Subodh Gupta (photo: Gauri Gill)
To coincide with The Empire Strikes Back: Indian Art Today at the Saatchi Gallery, Subodh Gupta discusses his influences as an artist, India’s growing consumerism, his relationship to the Western world and what it means to be Indian today.
Has the term “postmodern” any meaning to you?”
I don’t know about any “ism” I believe in what I do.
Where would you locate contemporary Indian identity and are you, skeptical at the notion of “loss of identity”?
You cannot escape your identity; this is who and what you are. I believe identity can become a global entity. One is not always defined by nationality – and that suits me fine.
What are your early strongest influences?
My childhood memories as well as my life have always played a very important role in my works.
Could today’s India be summarized by the ambitions of consumerism?
As a rapidly developing country, India is progressing economically as well as technologically. In a state like ours, consumerism is an obvious facet to our personality. But at the same time it is not its most defining quality. For centuries, we have been central to the hybridization of various cultures for centuries that has conditioned us to balance, pick and choose bits of globalization that fits best with our way of life.
Do you see your work as a document or more as a comment of the, country’s enormous transformation?

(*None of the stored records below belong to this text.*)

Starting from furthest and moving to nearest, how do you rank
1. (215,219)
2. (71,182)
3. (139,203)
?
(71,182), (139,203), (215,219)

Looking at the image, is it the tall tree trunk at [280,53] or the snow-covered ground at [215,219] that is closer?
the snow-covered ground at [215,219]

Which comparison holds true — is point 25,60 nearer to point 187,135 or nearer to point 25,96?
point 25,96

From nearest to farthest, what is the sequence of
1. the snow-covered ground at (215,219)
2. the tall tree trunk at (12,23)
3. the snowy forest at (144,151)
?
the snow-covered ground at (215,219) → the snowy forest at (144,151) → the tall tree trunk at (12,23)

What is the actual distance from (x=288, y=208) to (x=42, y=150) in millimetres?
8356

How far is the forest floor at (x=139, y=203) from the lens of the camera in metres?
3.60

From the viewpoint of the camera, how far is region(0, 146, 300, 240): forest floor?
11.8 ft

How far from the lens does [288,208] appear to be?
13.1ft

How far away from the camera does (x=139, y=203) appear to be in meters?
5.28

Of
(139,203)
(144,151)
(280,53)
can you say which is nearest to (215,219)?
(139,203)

My work emerges from the mundane, from my surroundings. Since cave paintings, art has always been a reflection of its times.
What is the “West” to you?
The span of Contemporary Art in the West runs approximately 300 years whereas in India, we have about 70 years. As an artist, that kind of history means a lot to me. It’s a different kind of education critical to one’s growth.
When did you first realize you were/wanted to be an artist?
Ever since I was a child, I knew I wanted to be different. But I still had to find my medium of self-expression. That only came about later through self-awareness.